Reporter's notebook: What it was like on Liberal campaign when the brownface photo surfaced
WINNIPEG -- Before Liberal Leader Justin Trudeau arrived at the rally, local Liberal candidates were on stage in candidate Lenore Zann’s small riding office in a strip mall next to the train station in downtown Truro, N.S.
She told the crowd of about 100 people packed in the room that one of the reasons she supports Trudeau is that he “wouldn’t embarrass us” on the world stage.
At the rally, Trudeau seemed very upbeat and was enjoying taking selfies with a long line of supporters inside.
The Strumbellas’ song used for his campaign events had to be played multiple times over and over to give him time to work through the room to the stage.
There was nothing to suggest he was concerned about something looming.
Journalists had just left the rally and were on the media bus driving to the airport when we started getting emails and calls about the TIME Magazine picture. Trudeau’s bus had departed about half an hour earlier.
Reporters huddled on the bus and agreed we had to ask for Trudeau to make a statement on camera at the airport. I went and spoke to Cameron Ahmad, his lead media person onthe road, about this. He said it was being discussed among campaign staff.
By the time we arrived at the airport, the Liberal campaign had agreed that Trudeau would make a statement and take questions, and we would be given time to file reports on it.
Later, we learned it would be on the plane, the replacement 737 jet the campaign has been using after the wing incident. At the end of the first day of this campaign, the bus carrying the media covering Trudeau drove under the wing, causing enough damage to ground it.
The pool cameras moved into position, in about the sixth or seventh row from the front of the aircraft, where Trudeau and staff sit during flights. Thierry Guillon, Trudeau’s advance person, used silver gaffer tape in the shape of an “X” to mark a spot in the aisle where the Liberal leader would stand to deliver his remarks.
Reporters co-operated well to ensure TV and photo journalists could get an unobstructed shot and reporters would be close enough to be able to ask questions and hear the responses. The engines of the plane were running and it was a bit loud.

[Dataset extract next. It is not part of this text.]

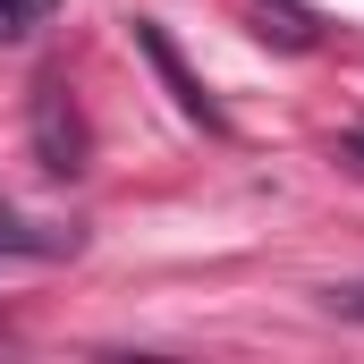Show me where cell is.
I'll return each mask as SVG.
<instances>
[{"label": "cell", "instance_id": "cell-1", "mask_svg": "<svg viewBox=\"0 0 364 364\" xmlns=\"http://www.w3.org/2000/svg\"><path fill=\"white\" fill-rule=\"evenodd\" d=\"M34 144H43V170H51V178H77V170H85V127H77V110H68V85L34 93Z\"/></svg>", "mask_w": 364, "mask_h": 364}, {"label": "cell", "instance_id": "cell-2", "mask_svg": "<svg viewBox=\"0 0 364 364\" xmlns=\"http://www.w3.org/2000/svg\"><path fill=\"white\" fill-rule=\"evenodd\" d=\"M136 43H144V60L161 68V85H170V102H178L186 119H195V127H220V110H212V93H203V85H195V77H186L178 43H170V34H161L153 17H136Z\"/></svg>", "mask_w": 364, "mask_h": 364}, {"label": "cell", "instance_id": "cell-3", "mask_svg": "<svg viewBox=\"0 0 364 364\" xmlns=\"http://www.w3.org/2000/svg\"><path fill=\"white\" fill-rule=\"evenodd\" d=\"M246 17H255V34H263V43H279V51H314V43H322L314 9H288V0H255Z\"/></svg>", "mask_w": 364, "mask_h": 364}, {"label": "cell", "instance_id": "cell-4", "mask_svg": "<svg viewBox=\"0 0 364 364\" xmlns=\"http://www.w3.org/2000/svg\"><path fill=\"white\" fill-rule=\"evenodd\" d=\"M60 0H0V43H26L34 26H51Z\"/></svg>", "mask_w": 364, "mask_h": 364}, {"label": "cell", "instance_id": "cell-5", "mask_svg": "<svg viewBox=\"0 0 364 364\" xmlns=\"http://www.w3.org/2000/svg\"><path fill=\"white\" fill-rule=\"evenodd\" d=\"M322 305H331L339 322H364V279H348V288H322Z\"/></svg>", "mask_w": 364, "mask_h": 364}, {"label": "cell", "instance_id": "cell-6", "mask_svg": "<svg viewBox=\"0 0 364 364\" xmlns=\"http://www.w3.org/2000/svg\"><path fill=\"white\" fill-rule=\"evenodd\" d=\"M331 153H339V161H348V170H364V127H348V136H339V144H331Z\"/></svg>", "mask_w": 364, "mask_h": 364}]
</instances>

But we all stayed quiet because the mics were hot and the video feed was being transmitted live and we knew CTV News Channel was broadcasting it. We all wanted to discuss what was about to happen but couldn’t.
It was an odd, almost eerie silence, uncharacteristic of the media horde.
Trudeau walked through the curtain at the front of the plane and gave his statement. There was no structure for asking questions. We all had to shout them out.
Trudeau looked directly at whoever asked and held his gaze as he answered the questions. He looked shaken but composed.
After, we all scrambled to write our stories and record on-cameras on the tarmac outside the plane in time to transmit them back to our newsrooms. We were in the air about 45 minutes later.
On the flight back, Trudeau sat in one of the front rows near where he had given his press conference. He was in the seat farthest left, and seemed to be leaning against the fuselage wall. He was listening to music.
During the three-hour flight he chatted with his campaign staff, including Cyrus Reporter and Katie Telford.
These didn’t seem like intense conversations. It looked like they had already talked all this through before his statement.
We didn’t have WiFi on the plane and most of the journalists seemed to be relieved to catch their breath, after reporting on an extraordinary campaign development on an extremely tight filing window.
After the flight, Trudeau and his staff left through the aircraft front door, as always, and left for his hotel. The media stayed at a different hotel.